During a few talks this time I happened to have been sitting near Bob, in two of the talks speakers shared their ideas about retrospectives.

Monika talked about “Gamified Retrospectives” and Mark talked about “Retrospectives, the most boring meetings ever”. Both are very passionate and excellent speakers. Their talks were enjoyable, made important observations and shared interesting ideas about novel ways of improving retrospectives. However both Bob and I felt that they were focused on doing the wrong thing righter. Bob, it turned out, has already had some more thoughts on the topic in his “Retrospectives – Wronger and Righterblog post. We followed it up with a few conversations with others who were slightly concerned about our attitude. After all retrospectives are a cornerstone of many Agile teams. The main argument of the discussions was that retrospectives should reflect on a hypothesis stated before the work has started and too often they don’t.

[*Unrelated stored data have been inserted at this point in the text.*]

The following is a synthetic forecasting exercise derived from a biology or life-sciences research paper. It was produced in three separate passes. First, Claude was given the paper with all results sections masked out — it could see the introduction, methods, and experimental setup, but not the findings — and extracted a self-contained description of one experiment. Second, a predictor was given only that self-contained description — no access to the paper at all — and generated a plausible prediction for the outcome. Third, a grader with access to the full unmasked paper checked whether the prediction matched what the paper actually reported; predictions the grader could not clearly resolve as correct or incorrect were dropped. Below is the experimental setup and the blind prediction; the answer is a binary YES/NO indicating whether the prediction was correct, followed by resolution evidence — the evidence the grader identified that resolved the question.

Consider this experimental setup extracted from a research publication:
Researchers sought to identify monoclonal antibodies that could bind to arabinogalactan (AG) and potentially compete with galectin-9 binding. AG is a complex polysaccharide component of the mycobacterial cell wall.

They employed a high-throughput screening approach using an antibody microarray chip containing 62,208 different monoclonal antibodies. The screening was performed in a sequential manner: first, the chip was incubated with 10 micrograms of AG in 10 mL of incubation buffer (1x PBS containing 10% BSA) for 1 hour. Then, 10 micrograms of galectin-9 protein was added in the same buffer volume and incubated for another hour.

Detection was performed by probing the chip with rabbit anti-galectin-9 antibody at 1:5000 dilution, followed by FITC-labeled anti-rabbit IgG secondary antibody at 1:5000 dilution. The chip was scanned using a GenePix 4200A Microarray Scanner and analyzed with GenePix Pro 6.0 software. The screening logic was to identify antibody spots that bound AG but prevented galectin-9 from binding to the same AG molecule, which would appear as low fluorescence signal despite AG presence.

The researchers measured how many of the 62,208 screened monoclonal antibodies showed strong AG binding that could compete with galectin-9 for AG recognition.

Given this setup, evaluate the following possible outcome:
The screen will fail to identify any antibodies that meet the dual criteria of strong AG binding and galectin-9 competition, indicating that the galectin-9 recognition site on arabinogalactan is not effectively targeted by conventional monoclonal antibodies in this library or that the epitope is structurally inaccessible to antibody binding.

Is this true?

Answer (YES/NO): NO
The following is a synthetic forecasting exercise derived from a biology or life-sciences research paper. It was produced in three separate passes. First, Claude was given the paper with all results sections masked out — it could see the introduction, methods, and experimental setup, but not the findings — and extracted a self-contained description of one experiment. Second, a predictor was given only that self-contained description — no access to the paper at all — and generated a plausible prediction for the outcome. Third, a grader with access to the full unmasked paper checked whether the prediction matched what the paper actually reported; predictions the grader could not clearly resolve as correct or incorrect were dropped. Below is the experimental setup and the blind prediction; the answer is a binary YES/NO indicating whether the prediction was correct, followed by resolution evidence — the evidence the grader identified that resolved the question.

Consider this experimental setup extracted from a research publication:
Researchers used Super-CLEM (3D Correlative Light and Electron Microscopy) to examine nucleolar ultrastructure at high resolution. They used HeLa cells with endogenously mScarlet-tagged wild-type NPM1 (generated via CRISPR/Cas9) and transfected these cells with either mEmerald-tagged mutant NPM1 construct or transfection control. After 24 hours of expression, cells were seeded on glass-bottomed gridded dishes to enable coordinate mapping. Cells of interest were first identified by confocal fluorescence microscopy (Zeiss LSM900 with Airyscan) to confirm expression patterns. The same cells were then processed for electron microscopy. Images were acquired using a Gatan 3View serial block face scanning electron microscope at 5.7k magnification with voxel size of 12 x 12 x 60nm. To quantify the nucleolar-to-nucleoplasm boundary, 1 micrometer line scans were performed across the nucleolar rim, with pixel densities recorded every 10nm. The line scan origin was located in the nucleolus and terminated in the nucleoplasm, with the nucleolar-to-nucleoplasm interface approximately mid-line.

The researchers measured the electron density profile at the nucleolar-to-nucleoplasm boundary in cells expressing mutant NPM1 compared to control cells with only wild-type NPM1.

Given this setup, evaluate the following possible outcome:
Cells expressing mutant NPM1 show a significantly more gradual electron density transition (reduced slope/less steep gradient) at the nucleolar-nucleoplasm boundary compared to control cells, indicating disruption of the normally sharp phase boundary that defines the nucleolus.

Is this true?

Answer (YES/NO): NO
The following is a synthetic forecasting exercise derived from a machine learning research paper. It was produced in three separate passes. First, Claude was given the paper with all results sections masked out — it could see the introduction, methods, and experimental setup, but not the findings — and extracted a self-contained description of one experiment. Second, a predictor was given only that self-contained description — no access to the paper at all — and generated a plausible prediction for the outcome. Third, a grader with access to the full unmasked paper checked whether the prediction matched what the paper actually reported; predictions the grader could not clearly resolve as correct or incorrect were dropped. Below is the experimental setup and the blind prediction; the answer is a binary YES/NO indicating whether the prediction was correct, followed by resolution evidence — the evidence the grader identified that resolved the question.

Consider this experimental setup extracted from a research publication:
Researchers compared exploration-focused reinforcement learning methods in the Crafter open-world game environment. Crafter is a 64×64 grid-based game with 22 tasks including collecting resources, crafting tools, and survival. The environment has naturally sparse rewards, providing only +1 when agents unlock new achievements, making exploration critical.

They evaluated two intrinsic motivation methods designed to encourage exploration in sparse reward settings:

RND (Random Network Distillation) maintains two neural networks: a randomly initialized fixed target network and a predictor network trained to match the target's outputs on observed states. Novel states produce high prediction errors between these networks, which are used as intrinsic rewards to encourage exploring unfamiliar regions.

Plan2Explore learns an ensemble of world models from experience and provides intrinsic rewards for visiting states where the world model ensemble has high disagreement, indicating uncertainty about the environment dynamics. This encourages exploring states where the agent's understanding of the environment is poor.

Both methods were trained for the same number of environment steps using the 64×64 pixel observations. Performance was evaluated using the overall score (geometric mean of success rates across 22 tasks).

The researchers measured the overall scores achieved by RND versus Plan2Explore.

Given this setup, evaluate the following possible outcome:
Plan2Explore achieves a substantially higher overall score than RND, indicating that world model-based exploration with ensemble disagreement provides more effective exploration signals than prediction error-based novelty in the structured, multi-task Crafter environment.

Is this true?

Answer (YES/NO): NO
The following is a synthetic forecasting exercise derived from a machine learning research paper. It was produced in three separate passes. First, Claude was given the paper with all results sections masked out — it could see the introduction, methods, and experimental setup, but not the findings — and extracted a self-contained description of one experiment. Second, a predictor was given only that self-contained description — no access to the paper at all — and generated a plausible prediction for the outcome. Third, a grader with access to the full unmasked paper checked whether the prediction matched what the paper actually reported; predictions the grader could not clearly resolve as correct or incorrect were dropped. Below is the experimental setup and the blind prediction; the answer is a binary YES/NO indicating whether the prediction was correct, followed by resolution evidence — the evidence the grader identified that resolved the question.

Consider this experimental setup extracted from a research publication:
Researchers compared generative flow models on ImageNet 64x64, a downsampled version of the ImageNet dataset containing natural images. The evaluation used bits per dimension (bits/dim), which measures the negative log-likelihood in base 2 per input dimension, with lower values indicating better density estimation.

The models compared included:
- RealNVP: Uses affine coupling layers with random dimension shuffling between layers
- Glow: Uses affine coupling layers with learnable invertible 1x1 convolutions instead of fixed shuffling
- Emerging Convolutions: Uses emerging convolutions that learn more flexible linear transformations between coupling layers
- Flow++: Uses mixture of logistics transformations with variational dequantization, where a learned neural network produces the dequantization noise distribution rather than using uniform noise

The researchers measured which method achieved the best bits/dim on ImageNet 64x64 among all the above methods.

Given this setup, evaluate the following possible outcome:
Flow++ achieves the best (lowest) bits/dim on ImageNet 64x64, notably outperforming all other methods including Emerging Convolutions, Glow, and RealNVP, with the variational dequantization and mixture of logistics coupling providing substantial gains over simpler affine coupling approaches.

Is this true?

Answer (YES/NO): YES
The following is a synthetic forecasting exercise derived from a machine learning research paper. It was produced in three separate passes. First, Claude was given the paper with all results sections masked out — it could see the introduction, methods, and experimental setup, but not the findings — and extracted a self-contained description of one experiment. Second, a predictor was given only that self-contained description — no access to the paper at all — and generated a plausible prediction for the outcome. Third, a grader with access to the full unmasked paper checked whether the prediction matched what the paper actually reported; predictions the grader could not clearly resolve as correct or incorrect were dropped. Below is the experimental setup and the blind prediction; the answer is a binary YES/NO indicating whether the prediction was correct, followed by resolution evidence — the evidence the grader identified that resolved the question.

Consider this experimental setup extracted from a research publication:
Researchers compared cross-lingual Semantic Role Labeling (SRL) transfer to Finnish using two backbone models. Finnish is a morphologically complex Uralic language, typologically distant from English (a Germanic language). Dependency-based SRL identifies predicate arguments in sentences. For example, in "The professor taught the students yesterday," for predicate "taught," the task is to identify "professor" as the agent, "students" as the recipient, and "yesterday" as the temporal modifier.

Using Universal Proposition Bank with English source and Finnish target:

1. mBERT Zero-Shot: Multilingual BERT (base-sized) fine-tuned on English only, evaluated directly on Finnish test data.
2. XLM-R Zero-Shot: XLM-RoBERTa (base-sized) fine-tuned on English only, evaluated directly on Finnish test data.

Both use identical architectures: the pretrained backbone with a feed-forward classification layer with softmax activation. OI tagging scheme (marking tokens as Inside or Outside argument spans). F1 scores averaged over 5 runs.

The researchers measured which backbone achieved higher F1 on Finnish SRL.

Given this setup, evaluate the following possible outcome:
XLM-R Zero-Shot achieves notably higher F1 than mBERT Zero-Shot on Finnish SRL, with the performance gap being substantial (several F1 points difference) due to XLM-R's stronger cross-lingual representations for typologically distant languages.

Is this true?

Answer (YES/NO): YES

Another aspect that I would like to draw your attention to is that retrospectives are prone to suffer from the Hawthorne effect. Read the full Wikipedia article but the essence is that

subjects improve or modify an aspect of their behaviour being experimentally measured simply in response to the fact that they know they are being studied

In other words retrospectives may be improving the way we work simply because we run them and not because they result in meaningful improvements to the way our system of work is organised.

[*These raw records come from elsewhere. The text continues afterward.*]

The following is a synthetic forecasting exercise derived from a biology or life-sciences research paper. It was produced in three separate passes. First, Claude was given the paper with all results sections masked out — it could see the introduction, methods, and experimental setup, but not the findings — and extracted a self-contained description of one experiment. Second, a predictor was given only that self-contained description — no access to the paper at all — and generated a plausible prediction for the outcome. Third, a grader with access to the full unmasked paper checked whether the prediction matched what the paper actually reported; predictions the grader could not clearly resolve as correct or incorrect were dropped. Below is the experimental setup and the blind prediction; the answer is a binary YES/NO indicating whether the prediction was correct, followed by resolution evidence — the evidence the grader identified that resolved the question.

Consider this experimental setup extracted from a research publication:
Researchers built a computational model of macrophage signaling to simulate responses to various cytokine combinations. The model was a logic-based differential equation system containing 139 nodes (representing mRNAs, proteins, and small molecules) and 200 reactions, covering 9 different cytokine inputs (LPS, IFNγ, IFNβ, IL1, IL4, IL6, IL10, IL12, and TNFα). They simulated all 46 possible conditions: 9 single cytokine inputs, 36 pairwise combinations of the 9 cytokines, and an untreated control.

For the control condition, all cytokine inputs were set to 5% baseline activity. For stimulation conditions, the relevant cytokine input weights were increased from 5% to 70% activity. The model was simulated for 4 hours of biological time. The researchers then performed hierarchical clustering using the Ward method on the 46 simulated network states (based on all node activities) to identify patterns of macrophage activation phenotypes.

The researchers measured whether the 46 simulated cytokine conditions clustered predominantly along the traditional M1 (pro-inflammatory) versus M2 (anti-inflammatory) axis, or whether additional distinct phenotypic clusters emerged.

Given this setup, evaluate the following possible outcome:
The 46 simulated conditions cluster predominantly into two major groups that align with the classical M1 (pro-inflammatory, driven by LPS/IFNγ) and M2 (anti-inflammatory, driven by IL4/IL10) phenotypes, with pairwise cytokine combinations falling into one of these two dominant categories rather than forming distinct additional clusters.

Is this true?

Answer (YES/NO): NO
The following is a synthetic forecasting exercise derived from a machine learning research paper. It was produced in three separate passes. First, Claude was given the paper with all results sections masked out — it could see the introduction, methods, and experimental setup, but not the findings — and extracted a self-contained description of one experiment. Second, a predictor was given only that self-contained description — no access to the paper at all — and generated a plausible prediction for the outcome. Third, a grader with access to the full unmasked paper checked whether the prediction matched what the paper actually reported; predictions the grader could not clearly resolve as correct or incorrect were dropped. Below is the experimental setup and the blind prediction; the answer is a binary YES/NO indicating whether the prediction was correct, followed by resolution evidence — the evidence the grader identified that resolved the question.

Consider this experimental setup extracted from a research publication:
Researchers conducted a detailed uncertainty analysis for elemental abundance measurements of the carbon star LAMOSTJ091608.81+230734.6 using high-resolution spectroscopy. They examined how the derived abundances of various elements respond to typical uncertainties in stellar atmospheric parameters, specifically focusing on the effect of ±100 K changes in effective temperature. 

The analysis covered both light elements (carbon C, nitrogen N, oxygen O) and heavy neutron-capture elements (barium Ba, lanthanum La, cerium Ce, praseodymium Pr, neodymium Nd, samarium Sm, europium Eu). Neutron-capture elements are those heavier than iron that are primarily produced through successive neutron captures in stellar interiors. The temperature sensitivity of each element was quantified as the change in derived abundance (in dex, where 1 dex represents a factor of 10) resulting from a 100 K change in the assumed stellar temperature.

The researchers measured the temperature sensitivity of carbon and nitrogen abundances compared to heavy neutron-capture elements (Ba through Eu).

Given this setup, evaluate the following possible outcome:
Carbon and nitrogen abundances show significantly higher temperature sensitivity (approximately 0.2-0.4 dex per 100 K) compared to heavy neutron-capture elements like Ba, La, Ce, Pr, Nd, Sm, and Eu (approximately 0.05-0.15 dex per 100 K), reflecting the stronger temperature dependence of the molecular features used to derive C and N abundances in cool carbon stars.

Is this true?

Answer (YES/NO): NO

You might ask, whether it’s that relevant. After all the team is achieving visible improvements anyway so do we need to care why? Well, we should, we should indeed and the two talks starkly brought this to my attention. They both gave many interesting and innovative ideas about how we could make our retrospectives more engaging, more motivating, different. (And, no, this summary doesn’t do justice to the two talks). So I asked myself: Why do we need to re-invent retrospectives, why do we constantly strive to turn the dial up to eleven? Perhaps that’s because the standard way of running them no longer works.

Our retrospectives are not sustainable.

The workers are being observed and they improve but as they get more used to this observation, improvements fade away so we need to keep changing the observation and experimentation to keep fuelling the Hawthorne effect and this loop eventually runs out.

Instead, let’s focus back on the loop that was always there at the heart of retrospective – the PDCA cycle. By all means, make your retrospectives fun, engaging, challenging, use the great ideas shared by Monika and Mark but make sure that you used them for validation of your hypotheses and to seek to create meaningful, objective changes to the way your work works.